Through your experiences working with Lifebox, you’ve both had the opportunity to witness Checklist implementation in low-resource settings firsthand. How has the Checklist helped to transform surgery for Lifebox partners?
[EF] I’ve often said that awareness around perioperative safety is higher than you might imagine in low-income settings, given the frequency of preventable patient harm witnessed by staff. I once asked a classroom full of surgeons in a Sub-Saharan hospital who had seen a retained swab, sharp or instrument and almost everyone put their hand up. So the need to improve is well-known, and it’s often the means to do this that is missing. The WHO surgical safety checklist helps provide the focus. But it’s important to remember that it isn’t just the list of checks itself that delivers change, it’s working with the whole operating room team to train in its use for safer surgery, adapting it to their workflow, and customizing the wording and order so that there’s local ownership of something that works for them. Without these vital steps the real benefits won’t be seen, and any short-term improvement won’t be sustained.
What motivated you to take on the challenge of summiting Africa’s highest peak?
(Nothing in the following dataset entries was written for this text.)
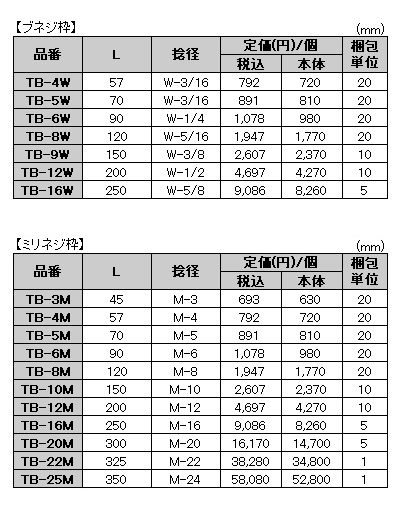 【ブネジ枠】

(mm)

| 品番 | L | 捻径 | 定価(円)/個 税込 | 定価(円)/個 本体 | 梱包単位 |
|---|---|---|---|---|---|
| TB-4W | 57 | W-3/16 | 792 | 720 | 20 |
| TB-5W | 70 | W-3/16 | 891 | 810 | 20 |
| TB-6W | 90 | W-1/4 | 1,078 | 980 | 20 |
| TB-8W | 120 | W-5/16 | 1,947 | 1,770 | 20 |
| TB-9W | 150 | W-3/8 | 2,607 | 2,370 | 10 |
| TB-12W | 200 | W-1/2 | 4,697 | 4,270 | 10 |
| TB-16W | 250 | W-5/8 | 9,086 | 8,260 | 5 |

【ミリネジ枠】

(mm)

| 品番 | L | 捻径 | 定価(円)/個 税込 | 定価(円)/個 本体 | 梱包単位 |
|---|---|---|---|---|---|
| TB-3M | 45 | M-3 | 693 | 630 | 20 |
| TB-4M | 57 | M-4 | 792 | 720 | 20 |
| TB-5M | 70 | M-5 | 891 | 810 | 20 |
| TB-6M | 90 | M-6 | 1,078 | 980 | 20 |
| TB-8M | 120 | M-8 | 1,947 | 1,770 | 20 |
| TB-10M | 150 | M-10 | 2,607 | 2,370 | 10 |
| TB-12M | 200 | M-12 | 4,697 | 4,270 | 10 |
| TB-16M | 250 | M-16 | 9,086 | 8,260 | 5 |
| TB-20M | 300 | M-20 | 16,170 | 14,700 | 5 |
| TB-22M | 325 | M-22 | 38,280 | 34,800 | 1 |
| TB-25M | 350 | M-24 | 58,080 | 52,800 | 1 |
[LAB] Africa has played an important part in my life over the last eight years, from my very first visit to South Africa in 2010 where I initially became inspired to begin my documentary work. Since then, I have visited and filmed in 11 countries on the continent with Tanzania being the latest. It seemed like a fitting place to try and summit the highest mountain I’ve ever climbed, and raise some vital funds for Lifebox in the process. Plus, I love birthdays and it seemed a great way to celebrate Ed’s Birthday together!
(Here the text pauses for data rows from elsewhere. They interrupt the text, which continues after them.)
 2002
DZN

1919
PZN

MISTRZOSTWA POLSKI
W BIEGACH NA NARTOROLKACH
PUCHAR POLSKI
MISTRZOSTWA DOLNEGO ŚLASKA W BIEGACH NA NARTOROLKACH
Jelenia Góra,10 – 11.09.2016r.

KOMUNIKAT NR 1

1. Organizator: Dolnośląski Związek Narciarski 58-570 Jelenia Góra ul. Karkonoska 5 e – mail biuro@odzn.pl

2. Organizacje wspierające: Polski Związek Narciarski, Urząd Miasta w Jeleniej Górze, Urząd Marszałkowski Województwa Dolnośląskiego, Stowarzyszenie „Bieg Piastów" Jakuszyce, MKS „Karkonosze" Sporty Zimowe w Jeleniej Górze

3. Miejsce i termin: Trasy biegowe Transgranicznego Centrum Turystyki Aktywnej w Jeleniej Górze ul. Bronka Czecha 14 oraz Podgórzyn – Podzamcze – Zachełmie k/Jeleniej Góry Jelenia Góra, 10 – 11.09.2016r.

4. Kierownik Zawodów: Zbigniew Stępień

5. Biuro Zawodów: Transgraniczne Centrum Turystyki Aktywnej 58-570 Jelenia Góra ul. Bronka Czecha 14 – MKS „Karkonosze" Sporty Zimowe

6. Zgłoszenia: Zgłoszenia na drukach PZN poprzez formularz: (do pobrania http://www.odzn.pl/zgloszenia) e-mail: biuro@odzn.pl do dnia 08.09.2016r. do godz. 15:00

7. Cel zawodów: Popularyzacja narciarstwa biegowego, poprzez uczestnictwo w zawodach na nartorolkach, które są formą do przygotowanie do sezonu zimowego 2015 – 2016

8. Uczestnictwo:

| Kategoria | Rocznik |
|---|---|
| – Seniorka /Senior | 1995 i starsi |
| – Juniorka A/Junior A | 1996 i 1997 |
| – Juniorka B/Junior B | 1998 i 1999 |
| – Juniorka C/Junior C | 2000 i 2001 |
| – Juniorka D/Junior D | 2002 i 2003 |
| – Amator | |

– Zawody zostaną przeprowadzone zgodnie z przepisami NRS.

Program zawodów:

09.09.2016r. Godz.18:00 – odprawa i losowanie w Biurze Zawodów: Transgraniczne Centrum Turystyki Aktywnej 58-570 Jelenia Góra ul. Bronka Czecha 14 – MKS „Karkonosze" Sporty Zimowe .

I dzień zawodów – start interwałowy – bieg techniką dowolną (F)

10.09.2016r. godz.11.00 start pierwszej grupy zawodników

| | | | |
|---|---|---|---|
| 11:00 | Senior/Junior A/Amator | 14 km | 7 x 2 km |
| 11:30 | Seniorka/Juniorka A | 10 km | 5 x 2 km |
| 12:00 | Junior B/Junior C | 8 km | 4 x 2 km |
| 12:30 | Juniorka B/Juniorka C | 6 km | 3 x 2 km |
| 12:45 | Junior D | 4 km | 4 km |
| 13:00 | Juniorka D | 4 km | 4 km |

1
What do you see as the major challenges that remain in delivering safe surgical care worldwide?
[EF] There’s no doubt that profound challenges remain around anesthetic and surgical access, quality and safety in low-income settings. Still, I am increasingly optimistic about the future, and in fact I don’t think there’s ever been a better time to work in this field. ‘Global surgery’ didn’t exist as an interest area when I started my Fellowship with Lifebox 5 years ago. Since then we’ve seen a huge shift in the recognition of surgery and anaesthesia as an essential component of global health. Initiatives such as our GlobalSurg project have demonstrated how surgical communities can come together globally to highlight the variation in resources and outcomes. I’m confident that in years to come we will have delivered an even greater impact on improving perioperative surgical and anaesthetic safety for the patients and providers who stand to benefit the most.
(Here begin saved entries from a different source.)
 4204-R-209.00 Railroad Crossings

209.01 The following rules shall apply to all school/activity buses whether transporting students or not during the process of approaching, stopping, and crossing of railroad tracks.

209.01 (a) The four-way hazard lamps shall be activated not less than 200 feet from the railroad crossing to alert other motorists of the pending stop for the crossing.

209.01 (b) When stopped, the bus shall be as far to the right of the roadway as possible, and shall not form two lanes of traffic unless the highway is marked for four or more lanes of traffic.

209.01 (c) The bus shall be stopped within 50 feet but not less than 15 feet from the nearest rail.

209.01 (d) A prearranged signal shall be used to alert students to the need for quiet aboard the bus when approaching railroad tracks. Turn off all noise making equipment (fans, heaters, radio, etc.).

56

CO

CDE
What do you hope to inspire in others through your journey?
[LAB] There’s a saying the guides tell you while on Kilimanjaro, ‘pole pole,’ it means slowly slowly. It is by climbing the mountain ‘pole pole’, not by pushing, rushing, or fighting to the top, that you will have the most chance to get there. I think the same can be said for delivering safe surgery worldwide, it’s a journey best thought of as being ‘pole pole.’ Every little step or contribution helps get us a bit closer to the top, and I hope this inspires others to donate to our fundraiser or even start their own to help Lifebox continue the slow but steady journey of working towards a world where anyone can enter a hospital anywhere and receive safe surgical and anaesthesia care.